Tasks and exercises:
#1 From the lesson on non-English app names below, list every app name that the instructions say to test with the function.
#2 Reproduce the lesson on non-English app names below from "### 7 of 14" up to and including "numbers over 127.", substituting "emoticons" for "emojis".
#3 Translate this sentence from the lesson on non-English app names below into Spanish: "Our filter function is still not perfect, but it should be fairly effective."

In Python, strings are indexable and iterable, which means we can use indexing to select an individual character, and we can also iterate on the string using a for loop.

![img](https://s3.amazonaws.com/dq-content/350/py1m8_str.png)

Let's first try to write the function we talked about above, and on the next screen, we'll remove the rows corresponding to the non-English apps.

If you get stuck during the following exercise, you can check the [solution notebook](https://github.com/dataquestio/solutions/blob/master/Mission350Solutions.ipynb).

### Instructions

1.  Write a function that takes in a string and returns `False` if there's any character in the string that doesn't belong to the set of common English characters; otherwise, the function returns `True`.
    
    -   Inside the function, iterate over the input string. For each iteration check whether the number associated with the character is greater than 127. When a character is greater than 127, the function should immediately `return False` — the app name is probably non-English since it contains a character that doesn't belong to the set of common English characters.
    -   If the loop finishes running without the `return` statement executing, then it means no character had a corresponding number over 127 — the app name is probably English, so the functions should return `True`.
2.  Use your function to check whether these app names are detected as English or non-English:
    
    -   `'Instagram'`
    -   `'爱奇艺PPS -《欢乐颂2》电视剧热播'`
    -   `'Docs To Go™ Free Office Suite'`
    -   `'Instachat 😜'`



### 7 of 14 · Removing Non-English Apps: Part Two

### Learn

On the previous screen, we wrote a function that detects non-English app names, but we saw that the function couldn't correctly identify certain English app names like `'Docs To Go™ Free Office Suite'` and `'Instachat 😜'`. This is because emojis and characters like `™` fall outside the ASCII range and have corresponding numbers over 127.

![img](https://s3.amazonaws.com/dq-content/350/py1m8_ord_fct.png)

If we're going to use the function we've created, we'll lose useful data since many English apps will be incorrectly labeled as non-English. To minimize the impact of data loss, we'll only remove an app if its name has more than three characters with corresponding numbers falling outside the ASCII range. This means all English apps with up to three emoji or other special characters will still be labeled as English. Our filter function is still not perfect, but it should be fairly effective.

Let's edit the function we created on the previous screen, and then use it to filter out the non-English apps.

If you get stuck during the following exercise, you can check the [solution notebook](https://github.com/dataquestio/solutions/blob/master/Mission350Solutions.ipynb).

Data extract:
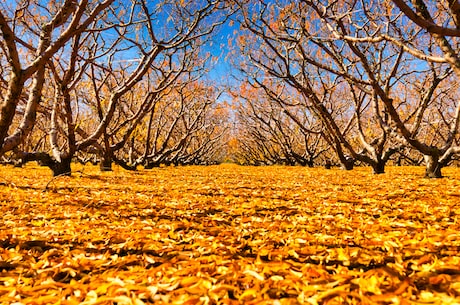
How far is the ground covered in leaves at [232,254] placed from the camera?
1944 mm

Solutions below:
#1
- 'Instagram'
- '爱奇艺PPS -《欢乐颂2》电视剧热播'
- 'Docs To Go™ Free Office Suite'
- 'Instachat 😜'

#2
### 7 of 14 · Removing Non-English Apps: Part Two

### Learn

On the previous screen, we wrote a function that detects non-English app names, but we saw that the function couldn't correctly identify certain English app names like `'Docs To Go™ Free Office Suite'` and `'Instachat 😜'`. This is because emoticons and characters like `™` fall outside the ASCII range and have corresponding numbers over 127.

#3 Nuestra función de filtro todavía no es perfecta, pero debería ser bastante eficaz.